## EXERCISE GOAL
Could you quote, exactly as they stand, the lines running from the one with "Amongst the objects" to the final line of the material?

## MATERIAL FOR THIS EXERCISE
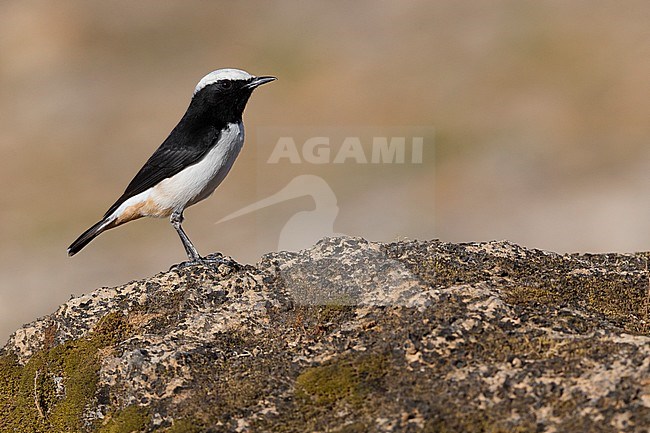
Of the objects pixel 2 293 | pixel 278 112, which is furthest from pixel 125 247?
pixel 278 112

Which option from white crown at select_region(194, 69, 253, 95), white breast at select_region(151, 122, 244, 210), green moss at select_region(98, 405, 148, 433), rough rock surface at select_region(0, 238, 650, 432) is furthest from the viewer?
white crown at select_region(194, 69, 253, 95)

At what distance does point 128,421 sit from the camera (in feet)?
18.9

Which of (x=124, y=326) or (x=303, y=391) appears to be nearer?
(x=303, y=391)

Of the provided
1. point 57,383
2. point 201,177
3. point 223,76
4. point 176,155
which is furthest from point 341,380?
point 223,76

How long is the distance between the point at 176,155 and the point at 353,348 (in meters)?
4.13

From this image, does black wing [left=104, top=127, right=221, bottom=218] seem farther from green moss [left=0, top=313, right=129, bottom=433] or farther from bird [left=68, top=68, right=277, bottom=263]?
green moss [left=0, top=313, right=129, bottom=433]

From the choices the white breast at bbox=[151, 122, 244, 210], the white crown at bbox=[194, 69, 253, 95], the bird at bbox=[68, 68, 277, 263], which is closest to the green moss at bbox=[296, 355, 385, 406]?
the bird at bbox=[68, 68, 277, 263]

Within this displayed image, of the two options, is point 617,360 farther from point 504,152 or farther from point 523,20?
point 523,20

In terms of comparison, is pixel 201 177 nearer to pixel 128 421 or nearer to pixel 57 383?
pixel 57 383

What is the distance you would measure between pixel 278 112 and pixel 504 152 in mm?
6645

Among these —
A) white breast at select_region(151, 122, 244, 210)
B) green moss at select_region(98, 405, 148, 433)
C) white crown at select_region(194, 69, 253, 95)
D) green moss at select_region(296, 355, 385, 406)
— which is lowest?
green moss at select_region(98, 405, 148, 433)

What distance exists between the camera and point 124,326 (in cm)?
706

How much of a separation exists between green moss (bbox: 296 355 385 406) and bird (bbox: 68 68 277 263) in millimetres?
3751

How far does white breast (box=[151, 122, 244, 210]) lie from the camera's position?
9.23 metres
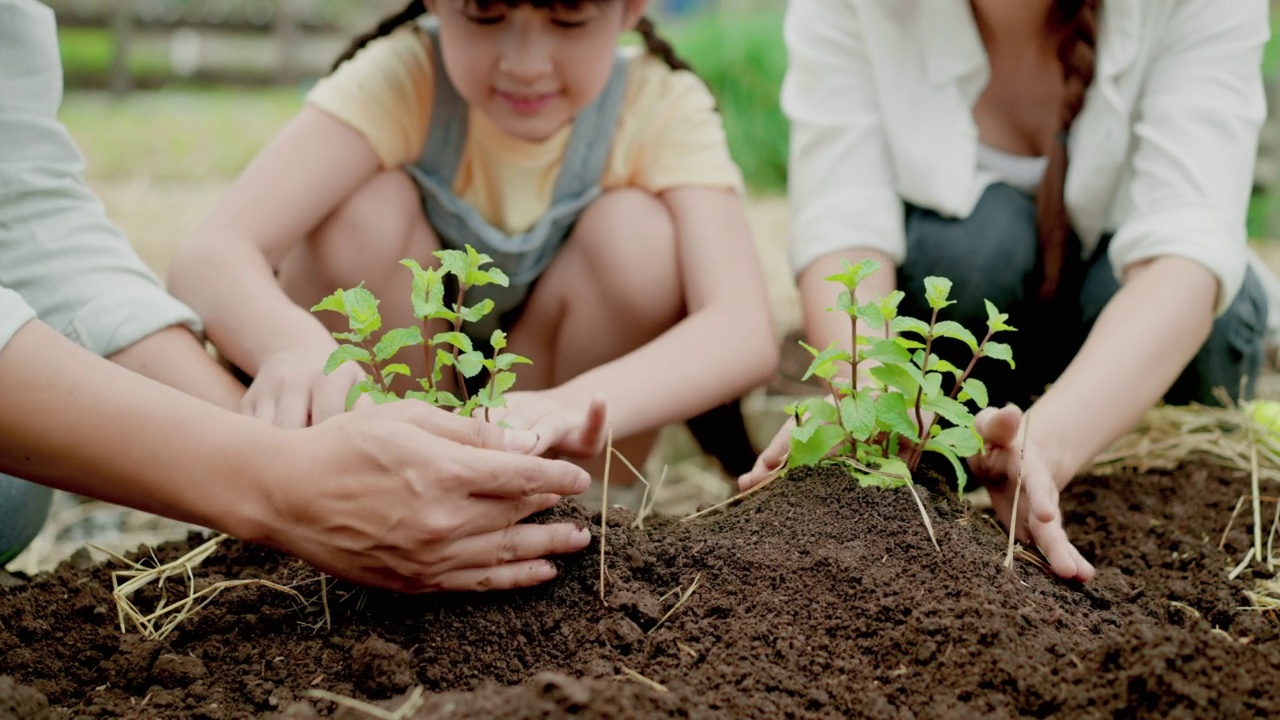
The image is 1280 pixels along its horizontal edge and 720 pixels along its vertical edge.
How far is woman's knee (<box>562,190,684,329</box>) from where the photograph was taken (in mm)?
2336

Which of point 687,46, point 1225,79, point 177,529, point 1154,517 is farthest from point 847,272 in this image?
point 687,46

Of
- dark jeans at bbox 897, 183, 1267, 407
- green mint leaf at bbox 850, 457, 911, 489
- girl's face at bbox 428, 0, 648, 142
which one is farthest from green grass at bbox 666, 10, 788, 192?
green mint leaf at bbox 850, 457, 911, 489

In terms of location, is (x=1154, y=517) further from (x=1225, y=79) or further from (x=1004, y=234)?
(x=1225, y=79)

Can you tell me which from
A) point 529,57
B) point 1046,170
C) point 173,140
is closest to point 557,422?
point 529,57

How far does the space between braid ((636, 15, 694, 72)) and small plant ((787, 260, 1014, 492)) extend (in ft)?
3.84

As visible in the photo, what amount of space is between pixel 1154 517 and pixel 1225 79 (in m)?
0.91

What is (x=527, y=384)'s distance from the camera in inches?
99.9

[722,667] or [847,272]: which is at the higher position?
[847,272]

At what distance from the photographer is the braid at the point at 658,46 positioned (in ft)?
8.17

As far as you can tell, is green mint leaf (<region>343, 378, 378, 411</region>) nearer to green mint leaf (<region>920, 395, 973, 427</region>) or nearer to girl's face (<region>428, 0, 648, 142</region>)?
green mint leaf (<region>920, 395, 973, 427</region>)

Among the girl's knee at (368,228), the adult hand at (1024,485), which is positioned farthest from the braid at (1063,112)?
the girl's knee at (368,228)

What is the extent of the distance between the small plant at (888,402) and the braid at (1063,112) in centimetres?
90

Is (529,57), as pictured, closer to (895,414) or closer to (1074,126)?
(895,414)

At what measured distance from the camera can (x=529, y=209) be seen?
96.0 inches
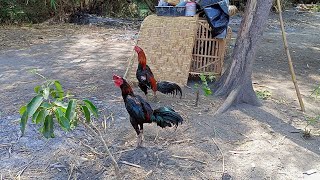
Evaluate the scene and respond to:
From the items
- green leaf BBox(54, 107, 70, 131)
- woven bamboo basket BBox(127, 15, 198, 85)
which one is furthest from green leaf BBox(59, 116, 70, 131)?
woven bamboo basket BBox(127, 15, 198, 85)

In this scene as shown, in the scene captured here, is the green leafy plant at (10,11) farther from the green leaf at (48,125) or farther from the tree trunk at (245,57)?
the green leaf at (48,125)

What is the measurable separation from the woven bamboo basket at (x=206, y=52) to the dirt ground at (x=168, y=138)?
0.48 metres

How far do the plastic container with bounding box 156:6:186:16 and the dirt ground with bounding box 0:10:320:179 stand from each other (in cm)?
94

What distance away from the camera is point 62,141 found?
2.90 m

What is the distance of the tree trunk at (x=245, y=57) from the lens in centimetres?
368

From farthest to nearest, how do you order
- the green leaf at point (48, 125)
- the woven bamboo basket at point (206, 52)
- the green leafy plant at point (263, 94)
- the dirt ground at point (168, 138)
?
the woven bamboo basket at point (206, 52) → the green leafy plant at point (263, 94) → the dirt ground at point (168, 138) → the green leaf at point (48, 125)

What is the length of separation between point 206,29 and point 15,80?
2.44 m

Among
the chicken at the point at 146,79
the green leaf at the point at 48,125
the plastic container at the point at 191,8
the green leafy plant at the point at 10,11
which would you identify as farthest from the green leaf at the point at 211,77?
the green leafy plant at the point at 10,11

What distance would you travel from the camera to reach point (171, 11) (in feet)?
15.6

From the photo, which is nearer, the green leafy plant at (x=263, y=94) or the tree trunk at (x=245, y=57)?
the tree trunk at (x=245, y=57)

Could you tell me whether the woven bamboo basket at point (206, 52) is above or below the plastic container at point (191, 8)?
below

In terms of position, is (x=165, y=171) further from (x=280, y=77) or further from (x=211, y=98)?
(x=280, y=77)

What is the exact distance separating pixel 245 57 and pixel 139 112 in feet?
5.45

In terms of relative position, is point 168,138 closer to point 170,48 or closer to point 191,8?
point 170,48
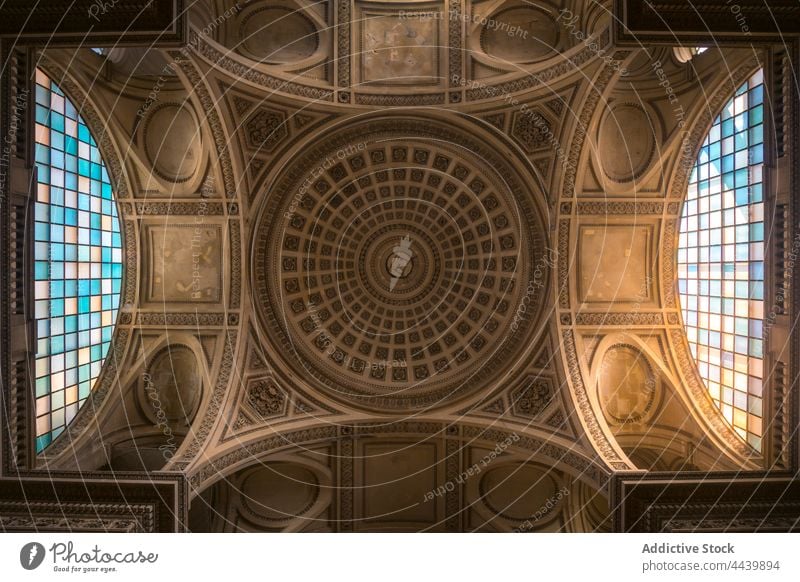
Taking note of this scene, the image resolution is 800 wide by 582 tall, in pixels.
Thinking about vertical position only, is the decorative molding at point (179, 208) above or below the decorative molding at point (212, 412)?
above

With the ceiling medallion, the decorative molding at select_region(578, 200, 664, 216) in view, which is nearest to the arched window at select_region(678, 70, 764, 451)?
the decorative molding at select_region(578, 200, 664, 216)

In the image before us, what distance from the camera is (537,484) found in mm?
Result: 22062

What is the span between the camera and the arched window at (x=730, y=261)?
16.4 meters

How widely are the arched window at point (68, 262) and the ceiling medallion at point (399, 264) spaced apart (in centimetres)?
518

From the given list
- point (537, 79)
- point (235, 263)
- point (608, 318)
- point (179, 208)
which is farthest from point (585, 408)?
point (179, 208)

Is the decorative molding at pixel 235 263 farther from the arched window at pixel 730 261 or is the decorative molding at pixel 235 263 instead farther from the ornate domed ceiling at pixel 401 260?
the arched window at pixel 730 261

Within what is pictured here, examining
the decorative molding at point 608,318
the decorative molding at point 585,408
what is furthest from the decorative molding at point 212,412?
the decorative molding at point 608,318

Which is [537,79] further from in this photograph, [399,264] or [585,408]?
[585,408]

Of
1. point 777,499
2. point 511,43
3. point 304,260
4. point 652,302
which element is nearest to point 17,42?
point 304,260

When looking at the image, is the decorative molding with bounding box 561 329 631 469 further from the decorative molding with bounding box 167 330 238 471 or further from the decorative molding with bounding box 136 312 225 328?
the decorative molding with bounding box 136 312 225 328

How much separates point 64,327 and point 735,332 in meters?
20.8

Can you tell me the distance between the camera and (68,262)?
17.6m

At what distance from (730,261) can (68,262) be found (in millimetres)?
20496

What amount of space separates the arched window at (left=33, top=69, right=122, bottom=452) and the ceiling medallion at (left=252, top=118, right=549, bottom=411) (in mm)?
5175
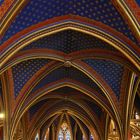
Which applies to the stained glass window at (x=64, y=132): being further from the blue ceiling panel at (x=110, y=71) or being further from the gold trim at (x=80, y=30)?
the gold trim at (x=80, y=30)

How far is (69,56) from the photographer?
12984 mm

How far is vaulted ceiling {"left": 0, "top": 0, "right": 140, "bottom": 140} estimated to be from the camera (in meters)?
9.80

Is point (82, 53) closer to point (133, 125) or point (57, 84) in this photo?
point (57, 84)

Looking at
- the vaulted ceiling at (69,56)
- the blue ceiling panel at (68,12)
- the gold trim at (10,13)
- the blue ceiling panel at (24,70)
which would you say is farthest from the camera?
the blue ceiling panel at (24,70)

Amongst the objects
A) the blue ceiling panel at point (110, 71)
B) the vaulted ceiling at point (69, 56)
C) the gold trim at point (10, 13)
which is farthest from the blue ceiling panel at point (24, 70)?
the gold trim at point (10, 13)

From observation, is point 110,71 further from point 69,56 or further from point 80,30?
point 80,30

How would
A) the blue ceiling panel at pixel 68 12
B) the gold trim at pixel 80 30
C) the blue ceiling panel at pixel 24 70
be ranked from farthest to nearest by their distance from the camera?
the blue ceiling panel at pixel 24 70 < the gold trim at pixel 80 30 < the blue ceiling panel at pixel 68 12

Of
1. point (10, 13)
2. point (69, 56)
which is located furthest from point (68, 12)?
point (69, 56)

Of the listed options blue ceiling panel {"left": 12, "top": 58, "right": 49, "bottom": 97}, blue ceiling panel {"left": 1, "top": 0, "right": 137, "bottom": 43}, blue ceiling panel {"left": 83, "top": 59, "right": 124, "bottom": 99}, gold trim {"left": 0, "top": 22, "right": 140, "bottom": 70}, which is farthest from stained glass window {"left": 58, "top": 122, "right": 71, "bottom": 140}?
blue ceiling panel {"left": 1, "top": 0, "right": 137, "bottom": 43}

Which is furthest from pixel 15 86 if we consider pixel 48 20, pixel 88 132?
pixel 88 132

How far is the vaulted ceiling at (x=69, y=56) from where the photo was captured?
9.80 meters

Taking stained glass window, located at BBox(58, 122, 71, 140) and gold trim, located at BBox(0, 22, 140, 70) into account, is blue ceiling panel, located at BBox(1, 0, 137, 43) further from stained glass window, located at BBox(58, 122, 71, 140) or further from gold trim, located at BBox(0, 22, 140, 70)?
stained glass window, located at BBox(58, 122, 71, 140)

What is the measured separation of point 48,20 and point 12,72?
4216 millimetres

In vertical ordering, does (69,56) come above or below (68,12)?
below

## CORRECT OUTPUT
Amongst the objects
A) the blue ceiling panel at point (110, 71)
B) the vaulted ceiling at point (69, 56)
C) the gold trim at point (10, 13)
which is farthest from the blue ceiling panel at point (24, 70)?
the gold trim at point (10, 13)

From observation, is point 110,71 further from point 69,56 or further from point 80,30?
point 80,30

How would
A) the blue ceiling panel at pixel 68 12
B) the gold trim at pixel 80 30
C) the blue ceiling panel at pixel 24 70
be ranked from farthest to nearest by their distance from the camera?
the blue ceiling panel at pixel 24 70 < the gold trim at pixel 80 30 < the blue ceiling panel at pixel 68 12

Of
1. point (10, 13)
2. point (69, 56)
which is located furthest from point (68, 12)?
point (69, 56)

Of the listed options blue ceiling panel {"left": 12, "top": 58, "right": 49, "bottom": 97}, blue ceiling panel {"left": 1, "top": 0, "right": 137, "bottom": 43}, blue ceiling panel {"left": 83, "top": 59, "right": 124, "bottom": 99}, gold trim {"left": 0, "top": 22, "right": 140, "bottom": 70}, which is farthest from stained glass window {"left": 58, "top": 122, "right": 71, "bottom": 140}?
blue ceiling panel {"left": 1, "top": 0, "right": 137, "bottom": 43}

Which is furthest from pixel 15 86 if we consider pixel 48 20, pixel 88 132?
pixel 88 132

How far is the vaulted ceiling at (x=69, y=56) from where the photo was captured?
9.80 meters

Taking stained glass window, located at BBox(58, 122, 71, 140) and gold trim, located at BBox(0, 22, 140, 70) into account, is blue ceiling panel, located at BBox(1, 0, 137, 43) further from stained glass window, located at BBox(58, 122, 71, 140) or further from gold trim, located at BBox(0, 22, 140, 70)?
stained glass window, located at BBox(58, 122, 71, 140)

What is the measured separation of point 48,20 and point 12,72?
4216 millimetres

In vertical ordering, does (69,56) come above or below (68,12)?
below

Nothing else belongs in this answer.